## [Task instructions]
Repeat every line of the data exactly, but not the pictures.

## [Information shown]
++++++++++++++++++++

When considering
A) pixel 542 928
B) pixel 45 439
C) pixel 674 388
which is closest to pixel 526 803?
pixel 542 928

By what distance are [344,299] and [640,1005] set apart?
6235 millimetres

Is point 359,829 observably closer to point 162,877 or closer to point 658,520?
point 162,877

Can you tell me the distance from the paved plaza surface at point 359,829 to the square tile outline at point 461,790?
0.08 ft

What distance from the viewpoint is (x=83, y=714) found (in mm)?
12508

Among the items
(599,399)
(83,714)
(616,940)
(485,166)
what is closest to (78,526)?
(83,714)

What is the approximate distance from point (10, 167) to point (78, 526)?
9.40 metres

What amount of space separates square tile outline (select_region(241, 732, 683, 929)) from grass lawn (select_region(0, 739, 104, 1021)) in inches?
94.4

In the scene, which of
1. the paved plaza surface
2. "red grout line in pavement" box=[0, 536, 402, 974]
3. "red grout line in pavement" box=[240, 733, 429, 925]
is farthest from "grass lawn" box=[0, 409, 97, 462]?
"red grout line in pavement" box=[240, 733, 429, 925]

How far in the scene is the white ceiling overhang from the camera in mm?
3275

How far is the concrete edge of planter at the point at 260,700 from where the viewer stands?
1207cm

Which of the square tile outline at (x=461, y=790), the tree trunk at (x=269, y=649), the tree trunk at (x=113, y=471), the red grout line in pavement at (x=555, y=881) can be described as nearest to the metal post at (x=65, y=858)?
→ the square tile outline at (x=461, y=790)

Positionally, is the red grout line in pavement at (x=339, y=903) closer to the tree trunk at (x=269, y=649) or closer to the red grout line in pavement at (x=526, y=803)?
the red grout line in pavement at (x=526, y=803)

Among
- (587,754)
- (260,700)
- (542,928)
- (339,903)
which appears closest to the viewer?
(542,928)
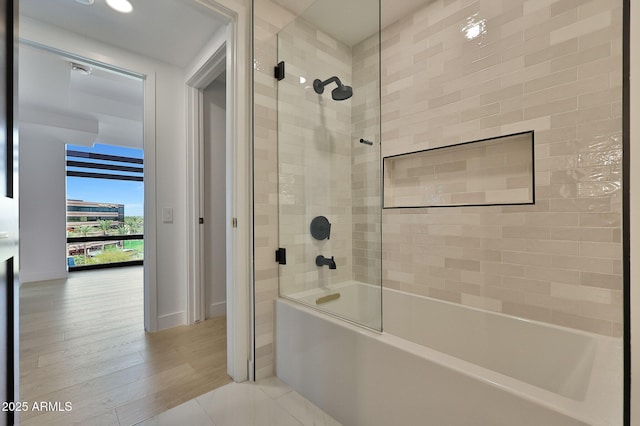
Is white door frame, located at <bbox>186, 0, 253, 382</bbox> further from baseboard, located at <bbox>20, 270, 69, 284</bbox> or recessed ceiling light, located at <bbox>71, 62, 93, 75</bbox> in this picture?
baseboard, located at <bbox>20, 270, 69, 284</bbox>

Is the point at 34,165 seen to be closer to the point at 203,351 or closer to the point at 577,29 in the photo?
the point at 203,351

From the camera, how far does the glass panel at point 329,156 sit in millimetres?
1740

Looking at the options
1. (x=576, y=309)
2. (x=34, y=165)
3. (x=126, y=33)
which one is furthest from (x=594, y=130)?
(x=34, y=165)

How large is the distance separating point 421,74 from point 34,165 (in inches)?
220

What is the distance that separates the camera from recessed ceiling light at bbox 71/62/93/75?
303 centimetres

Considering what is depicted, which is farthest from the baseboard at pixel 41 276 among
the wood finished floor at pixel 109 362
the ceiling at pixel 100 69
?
the ceiling at pixel 100 69

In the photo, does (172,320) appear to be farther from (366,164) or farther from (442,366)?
(442,366)

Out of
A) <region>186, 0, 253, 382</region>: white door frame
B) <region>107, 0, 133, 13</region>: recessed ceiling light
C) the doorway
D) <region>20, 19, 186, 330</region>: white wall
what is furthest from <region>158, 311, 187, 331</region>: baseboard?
<region>107, 0, 133, 13</region>: recessed ceiling light

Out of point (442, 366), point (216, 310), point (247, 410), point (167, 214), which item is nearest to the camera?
point (442, 366)

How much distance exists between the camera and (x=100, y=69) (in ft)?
7.76

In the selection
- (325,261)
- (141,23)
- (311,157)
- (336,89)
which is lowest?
(325,261)

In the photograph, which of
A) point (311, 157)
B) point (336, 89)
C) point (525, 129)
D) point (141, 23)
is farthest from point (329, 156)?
point (141, 23)

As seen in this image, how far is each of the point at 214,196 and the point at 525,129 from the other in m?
2.55

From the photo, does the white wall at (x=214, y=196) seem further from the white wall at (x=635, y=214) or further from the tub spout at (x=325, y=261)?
the white wall at (x=635, y=214)
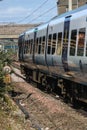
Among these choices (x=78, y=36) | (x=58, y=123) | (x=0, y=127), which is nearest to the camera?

++++++++++++++++++++

## [Solved exercise]
When considering
A) pixel 542 928
B) pixel 45 439
C) pixel 674 388
which is closest to pixel 526 803?
pixel 542 928

By what distance are [344,299] and [640,1005] set apart?
6235 millimetres

Is point 359,829 observably closer to point 162,877 or closer to point 658,520?
point 162,877

Can you tell me the distance from the paved plaza surface at point 359,829 to the square tile outline at point 461,790?
0.08 ft

What distance from the viewpoint is (x=83, y=714) found (in mm)?
12508

Among the items
(599,399)
(83,714)
(616,940)
(485,166)
what is closest to (78,526)?
(83,714)

What is the approximate distance from point (10, 167) to point (78, 526)?
9.40 metres

What amount of space separates square tile outline (select_region(241, 732, 683, 929)) from grass lawn (select_region(0, 739, 104, 1021)) in inches?
94.4

In the scene, which of
1. the paved plaza surface
2. "red grout line in pavement" box=[0, 536, 402, 974]
3. "red grout line in pavement" box=[240, 733, 429, 925]
is farthest from "grass lawn" box=[0, 409, 97, 462]?
"red grout line in pavement" box=[240, 733, 429, 925]

How far in the scene is the white ceiling overhang from the camera in mm?
3275

How far is the concrete edge of planter at the point at 260,700 from where the viewer stands?
1207cm

Which of the square tile outline at (x=461, y=790), the tree trunk at (x=269, y=649), the tree trunk at (x=113, y=471), the red grout line in pavement at (x=555, y=881) can be described as nearest to the metal post at (x=65, y=858)?
→ the square tile outline at (x=461, y=790)

Positionally, is the red grout line in pavement at (x=339, y=903) closer to the tree trunk at (x=269, y=649) or closer to the red grout line in pavement at (x=526, y=803)?
the red grout line in pavement at (x=526, y=803)

Among
- (587,754)
- (260,700)
- (542,928)
- (339,903)
which appears closest to the viewer?
(542,928)
Is white door frame, located at <bbox>186, 0, 253, 382</bbox> further from baseboard, located at <bbox>20, 270, 69, 284</bbox> or recessed ceiling light, located at <bbox>71, 62, 93, 75</bbox> in this picture?
baseboard, located at <bbox>20, 270, 69, 284</bbox>

Is the point at 34,165 seen to be closer to the point at 203,351 or closer to the point at 577,29 in the photo?
the point at 203,351

From the camera, how far does the glass panel at point 329,156 sit in millimetres?
1740

Looking at the options
1. (x=576, y=309)
2. (x=34, y=165)
3. (x=126, y=33)
which one is furthest from (x=594, y=130)?
(x=34, y=165)

How large is the distance separating point 421,74 from point 34,165 (in inches)?
220

What is the distance that separates the camera from recessed ceiling light at bbox 71/62/93/75?
303 centimetres

Considering what is depicted, which is farthest from the baseboard at pixel 41 276 among
the wood finished floor at pixel 109 362
the ceiling at pixel 100 69
?
the ceiling at pixel 100 69

In the photo, does (172,320) appear to be farther from (366,164) or farther from (442,366)?
(442,366)

Out of
A) <region>186, 0, 253, 382</region>: white door frame
B) <region>107, 0, 133, 13</region>: recessed ceiling light
C) the doorway
D) <region>20, 19, 186, 330</region>: white wall
what is furthest from <region>158, 311, 187, 331</region>: baseboard?
<region>107, 0, 133, 13</region>: recessed ceiling light

Out of point (442, 366), point (216, 310), point (247, 410), point (167, 214), which item is nearest to the camera?
point (442, 366)

How much distance exists between the camera and (x=100, y=69) (in ft)?
7.76

In the selection
- (325,261)
- (141,23)
- (311,157)
- (336,89)
which is lowest?
(325,261)

In the photograph, which of
A) point (311, 157)
B) point (336, 89)
C) point (525, 129)
D) point (141, 23)
is farthest from point (329, 156)?
point (141, 23)

As seen in this image, how far is each of the point at 214,196 and the point at 525,129 from the other in m?
2.55

From the photo, does the white wall at (x=214, y=196) seem further from the white wall at (x=635, y=214) or further from the tub spout at (x=325, y=261)?
the white wall at (x=635, y=214)
Among these choices (x=78, y=36) | (x=58, y=123) | (x=0, y=127), which is nearest to the camera?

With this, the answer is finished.